- PROBLEM TO SOLVE: Put the lines of the listing into a JSON list of strings, one string per line with blank lines omitted, covering the part that opens with the line containing "With the point" and closes with the line containing "51 centimetres". Leave the pictures out.

┄┄┄┄┄┄

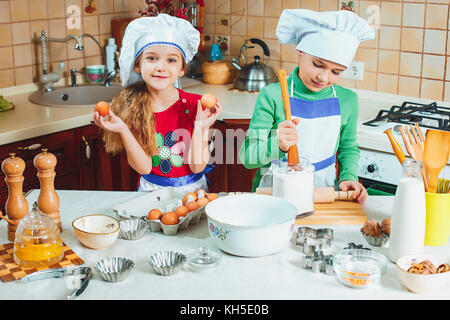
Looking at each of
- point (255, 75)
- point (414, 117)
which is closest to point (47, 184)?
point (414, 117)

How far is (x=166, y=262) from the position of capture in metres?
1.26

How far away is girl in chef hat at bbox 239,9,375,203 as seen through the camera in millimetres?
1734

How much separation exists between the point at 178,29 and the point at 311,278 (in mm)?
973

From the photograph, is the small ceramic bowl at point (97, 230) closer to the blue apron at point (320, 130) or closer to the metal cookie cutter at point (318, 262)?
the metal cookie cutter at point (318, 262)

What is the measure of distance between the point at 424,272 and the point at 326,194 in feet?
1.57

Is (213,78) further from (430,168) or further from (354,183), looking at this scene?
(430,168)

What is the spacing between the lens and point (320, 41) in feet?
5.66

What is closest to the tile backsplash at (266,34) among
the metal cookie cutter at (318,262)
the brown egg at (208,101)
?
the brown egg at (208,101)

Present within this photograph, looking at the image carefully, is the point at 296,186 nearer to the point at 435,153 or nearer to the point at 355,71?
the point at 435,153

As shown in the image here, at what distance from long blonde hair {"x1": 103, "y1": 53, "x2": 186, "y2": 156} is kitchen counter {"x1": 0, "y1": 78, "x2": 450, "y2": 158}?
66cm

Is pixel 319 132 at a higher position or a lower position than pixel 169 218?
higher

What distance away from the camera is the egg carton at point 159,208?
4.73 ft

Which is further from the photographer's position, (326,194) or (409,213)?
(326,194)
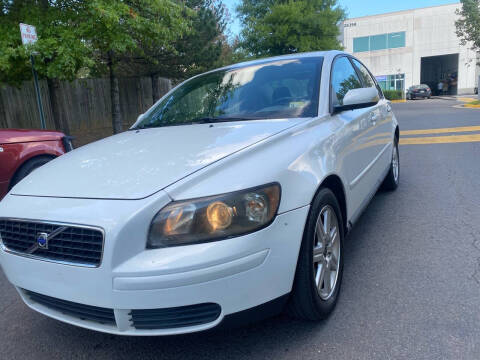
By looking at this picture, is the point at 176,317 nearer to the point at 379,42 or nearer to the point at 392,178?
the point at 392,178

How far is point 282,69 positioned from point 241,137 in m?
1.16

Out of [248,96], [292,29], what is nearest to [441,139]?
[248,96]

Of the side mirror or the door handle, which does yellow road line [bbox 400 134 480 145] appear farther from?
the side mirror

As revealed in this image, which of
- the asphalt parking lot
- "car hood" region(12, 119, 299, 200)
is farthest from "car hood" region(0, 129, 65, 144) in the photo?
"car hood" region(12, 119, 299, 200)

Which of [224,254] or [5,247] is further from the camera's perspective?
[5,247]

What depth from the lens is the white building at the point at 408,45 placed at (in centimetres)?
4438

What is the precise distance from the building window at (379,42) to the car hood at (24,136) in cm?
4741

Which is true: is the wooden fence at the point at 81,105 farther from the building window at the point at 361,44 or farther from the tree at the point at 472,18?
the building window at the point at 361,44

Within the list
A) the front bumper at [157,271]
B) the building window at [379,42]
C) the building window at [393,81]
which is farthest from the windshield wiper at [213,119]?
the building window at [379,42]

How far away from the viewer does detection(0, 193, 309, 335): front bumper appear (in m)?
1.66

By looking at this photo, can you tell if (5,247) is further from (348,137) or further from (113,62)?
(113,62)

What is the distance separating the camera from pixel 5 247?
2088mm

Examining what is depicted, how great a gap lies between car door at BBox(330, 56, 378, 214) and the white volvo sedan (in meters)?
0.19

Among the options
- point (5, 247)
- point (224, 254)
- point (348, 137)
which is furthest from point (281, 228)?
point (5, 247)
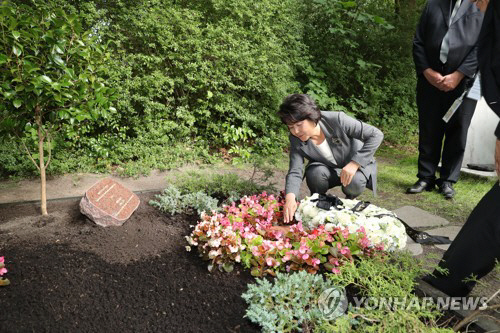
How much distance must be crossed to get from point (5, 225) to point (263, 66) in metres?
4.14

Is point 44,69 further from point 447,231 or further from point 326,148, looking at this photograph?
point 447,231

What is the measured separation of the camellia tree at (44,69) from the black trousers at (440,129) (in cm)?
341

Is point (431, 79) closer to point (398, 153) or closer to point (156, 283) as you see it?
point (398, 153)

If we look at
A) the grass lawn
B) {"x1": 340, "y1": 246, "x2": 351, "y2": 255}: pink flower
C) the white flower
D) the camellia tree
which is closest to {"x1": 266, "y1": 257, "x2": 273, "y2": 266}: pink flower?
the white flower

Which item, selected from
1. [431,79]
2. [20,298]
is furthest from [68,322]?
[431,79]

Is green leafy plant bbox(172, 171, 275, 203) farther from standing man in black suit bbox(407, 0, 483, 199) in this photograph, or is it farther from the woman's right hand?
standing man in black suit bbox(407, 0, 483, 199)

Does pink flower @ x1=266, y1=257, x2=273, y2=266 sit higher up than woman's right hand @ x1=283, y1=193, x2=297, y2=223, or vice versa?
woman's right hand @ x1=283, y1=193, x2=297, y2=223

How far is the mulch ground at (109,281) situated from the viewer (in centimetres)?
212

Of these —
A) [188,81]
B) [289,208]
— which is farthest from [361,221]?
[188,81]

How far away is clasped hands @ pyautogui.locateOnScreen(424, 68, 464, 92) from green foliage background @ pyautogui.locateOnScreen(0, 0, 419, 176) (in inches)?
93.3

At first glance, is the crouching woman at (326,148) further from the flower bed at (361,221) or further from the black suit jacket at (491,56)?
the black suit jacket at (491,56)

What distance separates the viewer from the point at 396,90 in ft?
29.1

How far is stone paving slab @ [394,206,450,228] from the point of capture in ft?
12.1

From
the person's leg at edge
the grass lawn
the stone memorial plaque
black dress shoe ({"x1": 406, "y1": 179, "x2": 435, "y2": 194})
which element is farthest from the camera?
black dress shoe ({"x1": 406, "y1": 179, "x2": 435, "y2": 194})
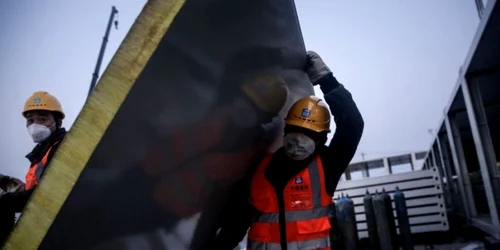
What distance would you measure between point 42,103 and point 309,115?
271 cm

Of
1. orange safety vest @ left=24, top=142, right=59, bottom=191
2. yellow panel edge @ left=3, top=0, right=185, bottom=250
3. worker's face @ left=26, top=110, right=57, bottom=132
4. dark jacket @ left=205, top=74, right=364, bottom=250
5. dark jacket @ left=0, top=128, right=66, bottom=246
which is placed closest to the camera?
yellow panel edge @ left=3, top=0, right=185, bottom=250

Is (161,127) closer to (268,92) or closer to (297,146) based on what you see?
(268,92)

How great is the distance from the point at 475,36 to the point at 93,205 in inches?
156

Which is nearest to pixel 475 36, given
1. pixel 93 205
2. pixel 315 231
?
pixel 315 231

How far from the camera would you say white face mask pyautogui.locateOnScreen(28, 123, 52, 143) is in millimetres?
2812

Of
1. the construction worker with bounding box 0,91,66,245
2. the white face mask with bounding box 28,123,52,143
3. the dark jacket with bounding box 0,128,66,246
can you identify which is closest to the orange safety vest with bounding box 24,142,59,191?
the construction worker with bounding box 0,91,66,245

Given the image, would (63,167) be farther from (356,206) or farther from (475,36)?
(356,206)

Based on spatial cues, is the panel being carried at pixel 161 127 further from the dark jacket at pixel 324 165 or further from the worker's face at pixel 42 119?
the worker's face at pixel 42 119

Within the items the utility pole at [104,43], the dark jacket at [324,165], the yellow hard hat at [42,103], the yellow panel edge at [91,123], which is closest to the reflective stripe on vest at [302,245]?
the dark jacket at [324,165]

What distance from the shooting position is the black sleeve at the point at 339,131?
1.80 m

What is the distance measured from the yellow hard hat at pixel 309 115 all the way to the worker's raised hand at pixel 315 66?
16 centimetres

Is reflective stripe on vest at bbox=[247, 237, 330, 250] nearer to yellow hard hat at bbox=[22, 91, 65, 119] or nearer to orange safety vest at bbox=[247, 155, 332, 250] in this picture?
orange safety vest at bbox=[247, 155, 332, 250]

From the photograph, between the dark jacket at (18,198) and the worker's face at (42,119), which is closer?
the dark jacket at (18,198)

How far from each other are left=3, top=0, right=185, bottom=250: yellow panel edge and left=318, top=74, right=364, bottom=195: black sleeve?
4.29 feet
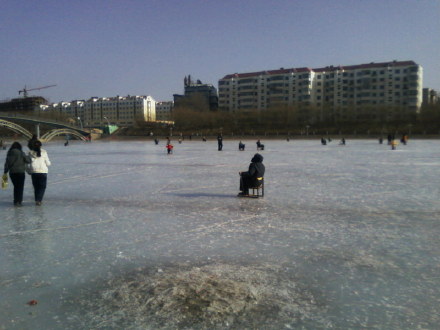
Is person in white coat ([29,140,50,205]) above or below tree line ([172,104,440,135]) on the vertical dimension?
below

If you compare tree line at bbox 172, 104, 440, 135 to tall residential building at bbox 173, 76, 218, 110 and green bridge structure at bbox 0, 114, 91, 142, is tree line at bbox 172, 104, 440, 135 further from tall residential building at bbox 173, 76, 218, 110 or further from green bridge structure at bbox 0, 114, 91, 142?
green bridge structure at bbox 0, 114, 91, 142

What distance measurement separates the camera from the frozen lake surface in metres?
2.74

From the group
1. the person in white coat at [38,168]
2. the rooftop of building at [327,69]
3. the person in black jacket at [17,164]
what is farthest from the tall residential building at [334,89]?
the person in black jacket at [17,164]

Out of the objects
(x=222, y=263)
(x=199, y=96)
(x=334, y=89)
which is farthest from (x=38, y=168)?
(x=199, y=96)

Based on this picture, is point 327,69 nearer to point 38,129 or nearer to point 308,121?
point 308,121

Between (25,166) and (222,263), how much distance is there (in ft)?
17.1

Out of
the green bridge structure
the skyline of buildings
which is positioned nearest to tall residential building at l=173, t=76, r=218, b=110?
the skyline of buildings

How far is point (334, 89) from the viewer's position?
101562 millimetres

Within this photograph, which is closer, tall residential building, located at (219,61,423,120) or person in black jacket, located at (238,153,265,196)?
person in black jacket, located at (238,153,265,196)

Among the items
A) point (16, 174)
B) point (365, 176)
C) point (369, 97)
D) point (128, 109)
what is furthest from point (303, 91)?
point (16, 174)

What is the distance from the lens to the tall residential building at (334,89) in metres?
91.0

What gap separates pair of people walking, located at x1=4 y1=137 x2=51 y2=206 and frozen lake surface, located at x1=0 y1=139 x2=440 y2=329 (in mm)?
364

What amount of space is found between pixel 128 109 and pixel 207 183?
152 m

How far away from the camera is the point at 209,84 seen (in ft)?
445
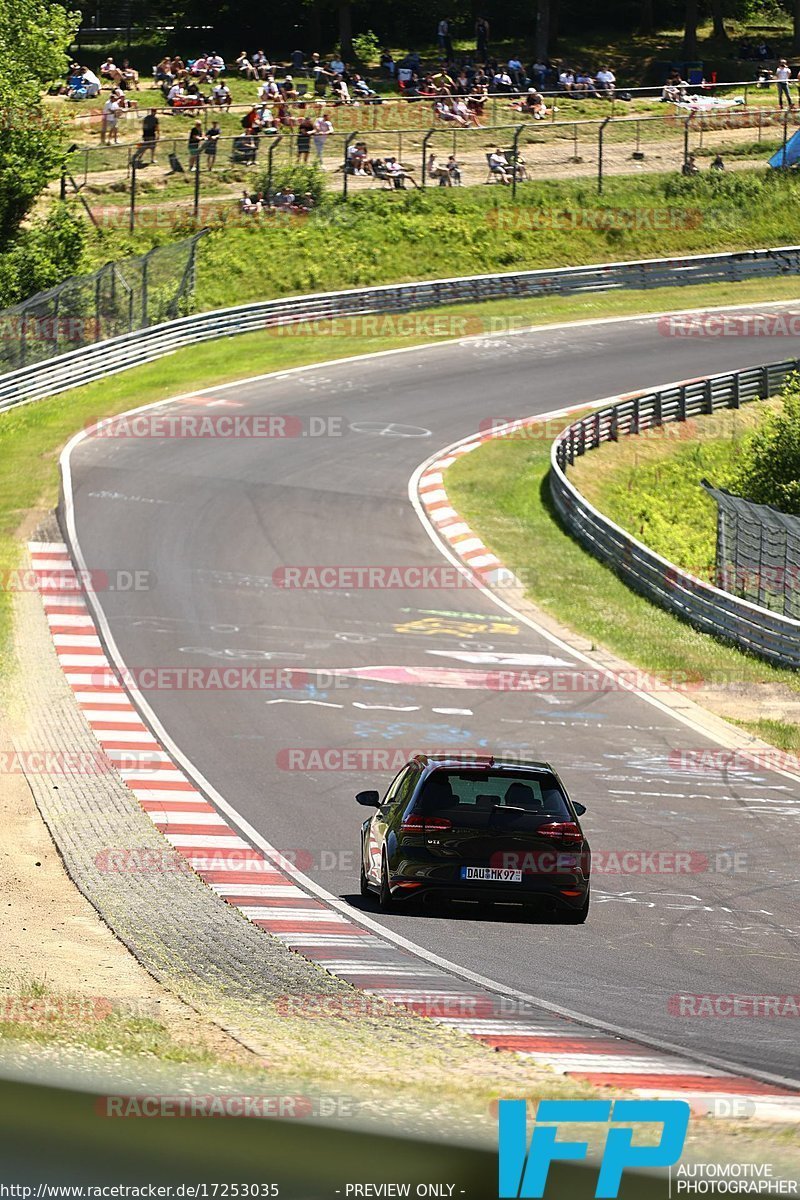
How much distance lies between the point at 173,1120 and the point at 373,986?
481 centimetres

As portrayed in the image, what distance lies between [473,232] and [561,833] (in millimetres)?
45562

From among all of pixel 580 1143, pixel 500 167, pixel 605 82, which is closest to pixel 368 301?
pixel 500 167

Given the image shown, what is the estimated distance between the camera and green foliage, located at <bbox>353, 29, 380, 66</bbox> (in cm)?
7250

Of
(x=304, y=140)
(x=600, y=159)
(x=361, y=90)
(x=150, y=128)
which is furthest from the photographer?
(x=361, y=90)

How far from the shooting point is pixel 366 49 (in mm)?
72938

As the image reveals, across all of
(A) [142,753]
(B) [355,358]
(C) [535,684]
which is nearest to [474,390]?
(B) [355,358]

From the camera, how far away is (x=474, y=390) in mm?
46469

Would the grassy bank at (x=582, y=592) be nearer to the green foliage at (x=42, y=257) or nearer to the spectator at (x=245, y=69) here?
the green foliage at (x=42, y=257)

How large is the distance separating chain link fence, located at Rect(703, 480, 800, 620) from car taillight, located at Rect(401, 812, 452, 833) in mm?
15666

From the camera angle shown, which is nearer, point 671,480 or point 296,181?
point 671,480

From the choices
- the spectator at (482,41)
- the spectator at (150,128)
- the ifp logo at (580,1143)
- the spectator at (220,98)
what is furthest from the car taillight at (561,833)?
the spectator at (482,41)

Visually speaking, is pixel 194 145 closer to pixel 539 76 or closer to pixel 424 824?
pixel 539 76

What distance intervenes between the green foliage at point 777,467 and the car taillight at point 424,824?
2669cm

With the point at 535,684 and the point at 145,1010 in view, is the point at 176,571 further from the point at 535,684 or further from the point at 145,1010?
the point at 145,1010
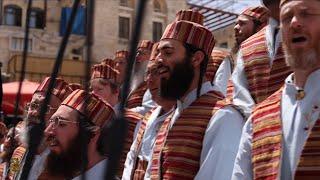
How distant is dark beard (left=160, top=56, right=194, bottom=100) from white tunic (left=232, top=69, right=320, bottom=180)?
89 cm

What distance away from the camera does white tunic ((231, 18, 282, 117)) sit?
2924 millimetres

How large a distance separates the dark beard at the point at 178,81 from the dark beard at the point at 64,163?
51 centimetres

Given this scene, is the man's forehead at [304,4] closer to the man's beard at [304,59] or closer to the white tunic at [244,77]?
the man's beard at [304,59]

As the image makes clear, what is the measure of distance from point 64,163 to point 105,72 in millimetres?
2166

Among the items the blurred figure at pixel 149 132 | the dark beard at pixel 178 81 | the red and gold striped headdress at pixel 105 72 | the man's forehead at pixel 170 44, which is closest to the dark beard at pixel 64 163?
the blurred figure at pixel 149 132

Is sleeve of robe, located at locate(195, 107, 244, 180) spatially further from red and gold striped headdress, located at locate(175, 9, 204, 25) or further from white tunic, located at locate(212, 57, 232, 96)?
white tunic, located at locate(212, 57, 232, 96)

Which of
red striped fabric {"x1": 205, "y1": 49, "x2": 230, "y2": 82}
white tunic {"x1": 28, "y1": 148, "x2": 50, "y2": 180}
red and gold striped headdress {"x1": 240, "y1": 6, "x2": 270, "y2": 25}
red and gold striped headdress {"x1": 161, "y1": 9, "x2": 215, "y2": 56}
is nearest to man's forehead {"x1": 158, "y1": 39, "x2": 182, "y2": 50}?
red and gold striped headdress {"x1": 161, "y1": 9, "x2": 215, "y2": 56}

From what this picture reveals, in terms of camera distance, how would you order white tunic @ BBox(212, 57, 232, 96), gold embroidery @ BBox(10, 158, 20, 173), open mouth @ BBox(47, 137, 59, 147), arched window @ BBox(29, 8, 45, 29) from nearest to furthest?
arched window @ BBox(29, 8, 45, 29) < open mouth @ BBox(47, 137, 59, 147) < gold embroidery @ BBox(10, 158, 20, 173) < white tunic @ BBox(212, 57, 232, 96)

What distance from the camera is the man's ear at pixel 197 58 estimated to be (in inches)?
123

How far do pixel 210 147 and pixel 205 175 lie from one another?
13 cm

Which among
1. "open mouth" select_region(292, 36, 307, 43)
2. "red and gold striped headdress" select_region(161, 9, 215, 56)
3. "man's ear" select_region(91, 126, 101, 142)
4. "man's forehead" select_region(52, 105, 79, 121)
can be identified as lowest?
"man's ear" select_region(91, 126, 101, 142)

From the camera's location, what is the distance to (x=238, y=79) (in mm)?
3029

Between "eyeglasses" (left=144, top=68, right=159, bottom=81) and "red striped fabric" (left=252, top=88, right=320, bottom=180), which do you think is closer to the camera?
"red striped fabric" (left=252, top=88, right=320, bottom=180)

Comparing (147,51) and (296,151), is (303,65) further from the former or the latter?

┄┄┄┄┄┄

- TASK OUTPUT:
[
  "With the point at 535,684 and the point at 145,1010 in view, is the point at 176,571 further from the point at 535,684 or further from the point at 145,1010?",
  "the point at 145,1010",
  "How distant is dark beard (left=160, top=56, right=194, bottom=100) from white tunic (left=232, top=69, right=320, bottom=180)?",
  "89 cm",
  "What distance away from the camera does white tunic ((231, 18, 282, 117)) sit?",
  "2924 millimetres",
  "How large a distance separates the dark beard at the point at 178,81 from the dark beard at the point at 64,163?",
  "51 centimetres"
]